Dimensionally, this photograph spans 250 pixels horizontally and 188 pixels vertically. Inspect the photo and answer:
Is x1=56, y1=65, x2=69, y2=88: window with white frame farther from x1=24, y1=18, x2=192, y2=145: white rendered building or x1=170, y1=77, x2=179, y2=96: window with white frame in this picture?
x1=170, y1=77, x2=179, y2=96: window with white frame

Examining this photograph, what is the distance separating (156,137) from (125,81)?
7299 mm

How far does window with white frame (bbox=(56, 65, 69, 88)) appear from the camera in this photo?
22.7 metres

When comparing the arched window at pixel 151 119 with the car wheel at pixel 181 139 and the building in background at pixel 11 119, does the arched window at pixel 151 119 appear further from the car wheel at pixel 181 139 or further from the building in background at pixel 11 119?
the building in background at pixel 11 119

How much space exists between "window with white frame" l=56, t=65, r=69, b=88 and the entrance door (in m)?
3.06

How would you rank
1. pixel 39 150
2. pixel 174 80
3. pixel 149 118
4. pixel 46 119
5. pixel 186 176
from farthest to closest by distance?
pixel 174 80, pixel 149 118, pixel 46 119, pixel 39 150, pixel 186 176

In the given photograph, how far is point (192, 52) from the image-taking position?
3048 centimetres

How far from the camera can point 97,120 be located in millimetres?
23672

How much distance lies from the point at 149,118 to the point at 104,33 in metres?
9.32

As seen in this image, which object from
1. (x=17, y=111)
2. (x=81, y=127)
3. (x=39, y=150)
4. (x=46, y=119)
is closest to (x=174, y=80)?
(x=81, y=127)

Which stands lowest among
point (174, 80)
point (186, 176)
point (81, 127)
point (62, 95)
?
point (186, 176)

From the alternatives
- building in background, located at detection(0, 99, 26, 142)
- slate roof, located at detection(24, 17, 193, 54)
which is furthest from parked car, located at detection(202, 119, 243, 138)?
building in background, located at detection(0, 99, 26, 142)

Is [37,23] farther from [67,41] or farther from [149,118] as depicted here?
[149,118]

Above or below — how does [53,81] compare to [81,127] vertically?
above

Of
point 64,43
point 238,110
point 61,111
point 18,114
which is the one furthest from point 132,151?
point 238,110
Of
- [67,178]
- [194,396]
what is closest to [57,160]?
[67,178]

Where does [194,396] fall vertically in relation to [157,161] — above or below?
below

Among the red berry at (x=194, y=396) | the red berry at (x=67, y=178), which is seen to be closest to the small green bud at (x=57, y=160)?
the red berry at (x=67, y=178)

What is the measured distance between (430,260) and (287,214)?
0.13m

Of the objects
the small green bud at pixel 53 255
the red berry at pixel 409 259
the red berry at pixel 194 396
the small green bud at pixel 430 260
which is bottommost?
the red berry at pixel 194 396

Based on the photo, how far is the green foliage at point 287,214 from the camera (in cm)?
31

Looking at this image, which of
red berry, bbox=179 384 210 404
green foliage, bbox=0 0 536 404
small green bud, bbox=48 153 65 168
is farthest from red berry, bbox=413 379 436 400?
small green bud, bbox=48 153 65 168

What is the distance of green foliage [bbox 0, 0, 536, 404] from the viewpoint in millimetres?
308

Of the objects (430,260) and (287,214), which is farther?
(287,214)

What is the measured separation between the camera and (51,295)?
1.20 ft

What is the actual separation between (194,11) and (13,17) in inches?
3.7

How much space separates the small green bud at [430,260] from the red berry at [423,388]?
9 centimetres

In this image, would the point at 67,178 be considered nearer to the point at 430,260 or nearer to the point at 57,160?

EXERCISE GOAL>
Rewrite all of the data above, changing every "green foliage" to "green leaves" and leaving everything else untouched.

FINISHED ANSWER>
Dimensionally, this photograph spans 250 pixels horizontally and 188 pixels vertically. Inspect the photo and answer:
Is x1=56, y1=65, x2=69, y2=88: window with white frame farther from x1=24, y1=18, x2=192, y2=145: white rendered building or x1=170, y1=77, x2=179, y2=96: window with white frame in this picture?
x1=170, y1=77, x2=179, y2=96: window with white frame

Examining this photograph, what is the distance separating (156,137) from (125,81)?
7299 mm

How far does window with white frame (bbox=(56, 65, 69, 88)) appear from the camera in this photo?
22.7 metres

When comparing the arched window at pixel 151 119 with the car wheel at pixel 181 139 and the building in background at pixel 11 119, does the arched window at pixel 151 119 appear further from the car wheel at pixel 181 139 or further from the building in background at pixel 11 119?
the building in background at pixel 11 119

How much space exists between "window with white frame" l=56, t=65, r=69, b=88 and the entrance door (in m)?
3.06

How would you rank
1. pixel 39 150
2. pixel 174 80
3. pixel 149 118
4. pixel 46 119
5. pixel 186 176
from farthest to closest by distance?
pixel 174 80, pixel 149 118, pixel 46 119, pixel 39 150, pixel 186 176

In the given photograph, how far is point (192, 52) from the image-taking position?
3048 centimetres

How far from the camera can point 97,120 be located in millimetres?
23672

How much distance lies from the point at 149,118 to the point at 104,33 in metres?
9.32

As seen in this image, which object from
1. (x=17, y=111)
2. (x=81, y=127)
3. (x=39, y=150)
4. (x=46, y=119)
is closest to (x=174, y=80)?
(x=81, y=127)

Which stands lowest among
point (174, 80)
point (186, 176)
point (81, 127)
point (62, 95)
?
point (186, 176)

From the alternatives
- building in background, located at detection(0, 99, 26, 142)
- slate roof, located at detection(24, 17, 193, 54)
which is furthest from parked car, located at detection(202, 119, 243, 138)?
building in background, located at detection(0, 99, 26, 142)

Is [37,23] farther from [67,41] or farther from [149,118] as depicted here?
[149,118]

Above or below — how does [53,81] compare to [81,127] vertically?
above

Of
point 64,43
point 238,110
point 61,111
point 18,114
which is the one furthest from point 132,151?
point 238,110
Of
- [67,178]
- [194,396]
what is closest to [57,160]?
[67,178]

Where does [194,396] fall vertically in relation to [157,161] — above or below?
below

Among the red berry at (x=194, y=396) | the red berry at (x=67, y=178), which is seen to be closest to the small green bud at (x=57, y=160)?
the red berry at (x=67, y=178)

What is the measured distance between (430,260) and (287,214)?
0.13m

Of the objects
the small green bud at pixel 53 255
the red berry at pixel 409 259
the red berry at pixel 194 396
the small green bud at pixel 430 260
which is bottommost?
the red berry at pixel 194 396

Based on the photo, how far is the green leaves at point 287,214 from the camera (in cm)?
31

Looking at this image, which of
red berry, bbox=179 384 210 404
green leaves, bbox=0 0 536 404
small green bud, bbox=48 153 65 168
is farthest from red berry, bbox=413 379 436 400?
small green bud, bbox=48 153 65 168

What is the distance of green leaves [bbox 0, 0, 536, 404] from the viewpoint in millimetres?
308

Of the objects (430,260) and (287,214), which is farther?
(287,214)

What is the measured separation between the camera and (51,295)?
1.20 ft

What is the actual separation between (194,11) and (13,17) in inches?
3.7

How much space separates the small green bud at [430,260] from the red berry at [423,388]?
9 centimetres

In this image, would the point at 67,178 be considered nearer to the point at 430,260 or nearer to the point at 57,160?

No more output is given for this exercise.